Task statement – Continue the optometrist's first-person career story, which appears below ahead of the records, starting right after its last sentence.

I am an average optometrist who worked on average optometric field of eyeglasses and contact lenses for about 30 years. I worked for a big box corporation for 6~7 years and some high volume corporation for 6 month or so then private practice.
Optometry was not on my dream list of future professions but it was what was available in front of me with the best financial reward and certainty. Having some family members who are medical doctors, I knew I was getting into wannabe-medical field. Still in these day I do not like to be called an “Optician” by some ignorant people but it is what it is. Optometric training in Ferris State was not that hard, I played lot of golf during summer vacations ( May to August). I was first one at the Katke Golf course Monday to Thursday and left Katke after sunset. With student membership, I had full excess to range and course as many times I wanted. Maybe this was the reason my wife still does not like the golf. I also worked as a knock-off Japanese Teppanyaki cook on weekends in Grand Rapids on every Friday afternoon and all day Saturdays for through my pre-op & optometry school. But optometry school work was moderate enough to receive 3.75 GPA on my graduation.
I worked for a Walmart optical right after graduation in Port Huron. It was 5 week days only work for first couple years then their policy changed to 6 days. I left them when they were talking about 7 days. Walmart has the regional optical department managers who “controls” doctors which I had lot of friction with because my expectation on optometric doctorhood was not reality based at that moment. Boredom from 2 long weekend made me to find Saturday moonlighting job at Oak Park Americas’ Best. They paid me top dollars ( 50/hr) but they loaded up my schedules with 6 patients per hour. They never failed to leave my 10 minute appointment blocks empty. My America’s Best doctor boss told me to finish everything in 6 minutes to keep up with schedule. Money was good but It was little too much of stress for moonlighting. This lasted only 6 months.
My innate naivety whispered me into cold turkey private practice. I opened up a new office in a strip mall close from our house. I don’t think I did any Indepth research on locations and stuff. It looked OK to our ( wife and me) eyes. Rent per sqft was high but it was only 1200 sqft on looks-busy mall. I did not know what can go wrong with it. We took second mortgage on the house and use credit card to supplement operating cash. I built all the displays cabinets and office furniture except chairs. We start with 2 employees and dispensary, examroom and edging lab. I was doctor / lab tech and dispensing optician. My Ferris State undergrade days of computer lab work-study-tech knowledge became handy to mange office networking and Compulink EHR troubleshooting. We filed up lot of credit card debts for first 3 years. We did not have a single day not worried about credit card balance in those days. Out of desperation, we opened for anytime who ever wanted to come in for whatever reason. I answered all the incoming calls anytime we get.

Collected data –
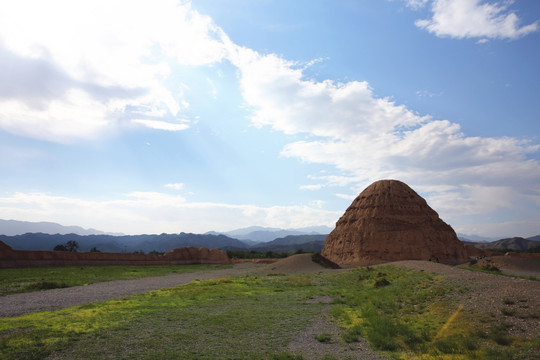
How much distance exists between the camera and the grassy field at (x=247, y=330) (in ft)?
26.7

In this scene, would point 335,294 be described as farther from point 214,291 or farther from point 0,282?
point 0,282

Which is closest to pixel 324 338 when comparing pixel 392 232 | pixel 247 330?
pixel 247 330

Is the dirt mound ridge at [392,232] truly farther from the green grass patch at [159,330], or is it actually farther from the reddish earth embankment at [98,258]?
the green grass patch at [159,330]

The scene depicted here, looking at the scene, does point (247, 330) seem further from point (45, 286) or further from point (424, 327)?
point (45, 286)

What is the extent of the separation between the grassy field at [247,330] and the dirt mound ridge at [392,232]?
3433cm

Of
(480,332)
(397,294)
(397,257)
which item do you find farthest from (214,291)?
(397,257)

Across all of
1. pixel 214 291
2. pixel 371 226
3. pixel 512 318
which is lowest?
pixel 214 291

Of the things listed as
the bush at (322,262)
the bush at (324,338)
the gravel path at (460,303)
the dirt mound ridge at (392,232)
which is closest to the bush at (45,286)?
the gravel path at (460,303)

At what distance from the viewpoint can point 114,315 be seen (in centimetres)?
1270

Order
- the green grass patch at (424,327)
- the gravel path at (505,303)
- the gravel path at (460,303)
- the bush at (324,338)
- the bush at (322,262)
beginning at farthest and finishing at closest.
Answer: the bush at (322,262) → the bush at (324,338) → the gravel path at (505,303) → the gravel path at (460,303) → the green grass patch at (424,327)

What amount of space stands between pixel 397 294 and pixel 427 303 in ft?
11.0

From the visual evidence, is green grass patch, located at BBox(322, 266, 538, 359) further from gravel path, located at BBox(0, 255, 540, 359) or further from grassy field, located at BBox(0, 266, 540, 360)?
gravel path, located at BBox(0, 255, 540, 359)

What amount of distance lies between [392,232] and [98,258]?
46521 millimetres

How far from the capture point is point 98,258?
152 feet
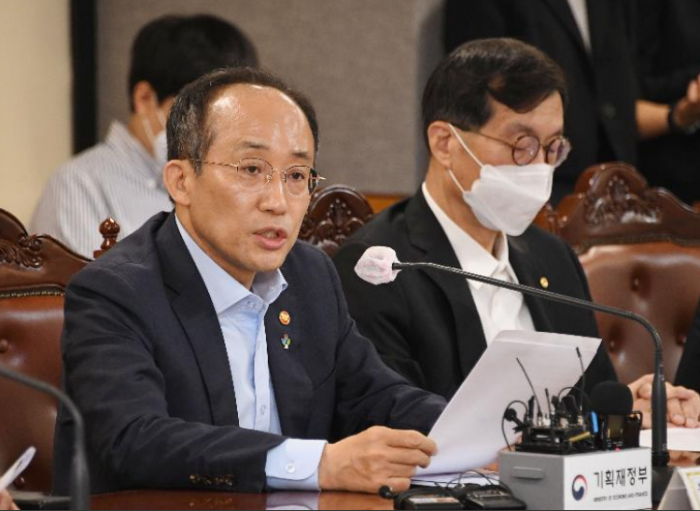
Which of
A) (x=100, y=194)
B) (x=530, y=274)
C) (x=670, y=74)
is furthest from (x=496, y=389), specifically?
(x=670, y=74)

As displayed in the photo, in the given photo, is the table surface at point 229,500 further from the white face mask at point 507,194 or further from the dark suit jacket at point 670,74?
the dark suit jacket at point 670,74

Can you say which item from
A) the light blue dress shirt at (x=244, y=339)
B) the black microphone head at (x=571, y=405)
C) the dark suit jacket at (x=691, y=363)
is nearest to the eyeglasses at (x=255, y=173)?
the light blue dress shirt at (x=244, y=339)

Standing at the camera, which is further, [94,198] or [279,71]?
[279,71]

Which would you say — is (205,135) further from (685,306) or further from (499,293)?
(685,306)

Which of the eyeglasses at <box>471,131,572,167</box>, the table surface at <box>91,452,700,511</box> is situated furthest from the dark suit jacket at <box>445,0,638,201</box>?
the table surface at <box>91,452,700,511</box>

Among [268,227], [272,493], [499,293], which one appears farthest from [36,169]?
[272,493]

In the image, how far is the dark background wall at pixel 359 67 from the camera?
460cm

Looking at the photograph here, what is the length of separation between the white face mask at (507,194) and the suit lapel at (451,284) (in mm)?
116

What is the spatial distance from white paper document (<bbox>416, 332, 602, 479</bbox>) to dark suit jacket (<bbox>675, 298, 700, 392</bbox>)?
3.68ft

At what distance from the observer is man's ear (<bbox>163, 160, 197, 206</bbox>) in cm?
244

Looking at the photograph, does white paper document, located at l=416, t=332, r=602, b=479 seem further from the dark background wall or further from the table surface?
the dark background wall

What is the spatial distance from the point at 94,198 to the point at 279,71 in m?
0.95

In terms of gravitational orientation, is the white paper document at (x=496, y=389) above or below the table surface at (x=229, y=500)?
above

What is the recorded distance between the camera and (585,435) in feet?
6.21
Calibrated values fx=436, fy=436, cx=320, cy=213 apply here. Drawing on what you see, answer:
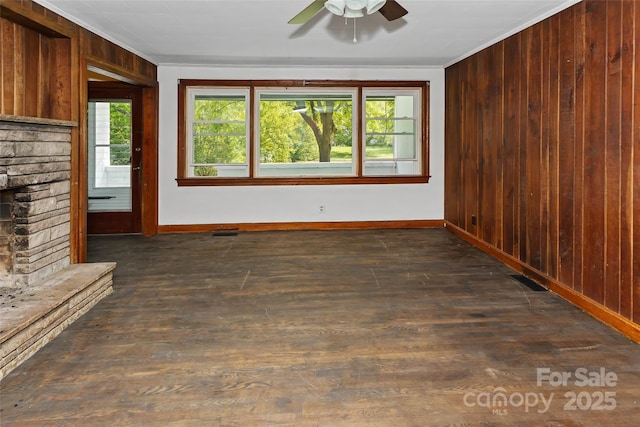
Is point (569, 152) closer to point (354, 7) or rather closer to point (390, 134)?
point (354, 7)

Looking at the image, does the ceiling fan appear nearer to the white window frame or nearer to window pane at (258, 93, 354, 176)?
the white window frame

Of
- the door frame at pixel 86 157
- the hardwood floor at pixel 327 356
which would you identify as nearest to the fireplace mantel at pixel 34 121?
the door frame at pixel 86 157

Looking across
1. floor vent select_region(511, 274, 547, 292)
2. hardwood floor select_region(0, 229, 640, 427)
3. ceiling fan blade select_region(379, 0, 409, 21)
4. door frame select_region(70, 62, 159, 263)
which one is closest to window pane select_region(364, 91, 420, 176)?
hardwood floor select_region(0, 229, 640, 427)

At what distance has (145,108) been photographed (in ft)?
19.9

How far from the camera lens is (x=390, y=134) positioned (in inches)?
263

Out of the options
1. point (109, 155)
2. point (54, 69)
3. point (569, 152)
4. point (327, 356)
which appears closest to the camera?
point (327, 356)

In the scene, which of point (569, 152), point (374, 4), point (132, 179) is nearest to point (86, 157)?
point (132, 179)

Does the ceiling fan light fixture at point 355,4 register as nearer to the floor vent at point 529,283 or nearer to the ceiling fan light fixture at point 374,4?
the ceiling fan light fixture at point 374,4

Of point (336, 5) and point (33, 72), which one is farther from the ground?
point (336, 5)

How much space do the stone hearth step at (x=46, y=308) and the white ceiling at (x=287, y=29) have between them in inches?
84.8

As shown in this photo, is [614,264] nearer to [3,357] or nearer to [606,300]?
[606,300]

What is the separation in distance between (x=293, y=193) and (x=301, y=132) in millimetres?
1002

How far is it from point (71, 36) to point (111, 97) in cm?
232

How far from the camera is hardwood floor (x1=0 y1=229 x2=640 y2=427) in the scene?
1973 mm
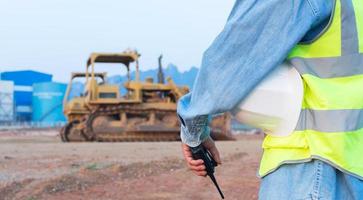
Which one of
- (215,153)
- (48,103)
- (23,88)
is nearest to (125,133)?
(215,153)

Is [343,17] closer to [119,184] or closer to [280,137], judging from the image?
[280,137]

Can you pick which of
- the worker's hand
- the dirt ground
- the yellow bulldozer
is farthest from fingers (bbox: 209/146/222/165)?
the yellow bulldozer

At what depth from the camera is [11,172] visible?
808 centimetres

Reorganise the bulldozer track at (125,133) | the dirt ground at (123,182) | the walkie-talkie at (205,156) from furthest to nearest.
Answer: the bulldozer track at (125,133)
the dirt ground at (123,182)
the walkie-talkie at (205,156)

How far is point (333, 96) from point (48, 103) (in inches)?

Answer section –
Financial condition gradually improved as equipment loans were paid ( 5 year loan) and more returning patients.
As a first generation Korean immigrant, we thought we-Korean Optometric/optical- will be OK because enough Korean demands. Oh boy, we were way off on that calculation. Most Koreans living metro Detroit were well educated enough and did not have in desperate need of Korean speaking docs. Most of them had optical insurances and they had been served by local optical shops near by. Run of mill brands such as Gucci, Prada, Polo, Georgio Armani, Oakley did not bring the customers because there were/ are every where. Contact lens business got sour as 1800 contacts got bigger as well. Back in 2004, I signed up on Ortho-K ( Paragon CRT) myopia control trend. My office was in the middle of well educated Asian professionals. Well educated Asians tend to have bad myopia some how. It was successful from beginning. I used Goggle analytics and Adword and web site to market the ortho-K while Google click ad was cheap. I do not have good text memories but I can rotate 3d shapes and dimensions of parts/objects in my head before I cut them. I am more visually oriented to remember mundane amplifier circuits than world history. Trouble shooting ortho-K and keratoconus contact lens cases were natural and fun because I can see in the head. Thanks to parents putting high priority on their kids’ needs, we did not do badly in ~2010 economic depression in Michigan.
Money made from optometry may not hugely different from other professions I might became. Having near full control of my destiny and growing old with patients are few of things I would not trade for. As a medium stress licensed occupation, in my mind, optometry is up there high on the list.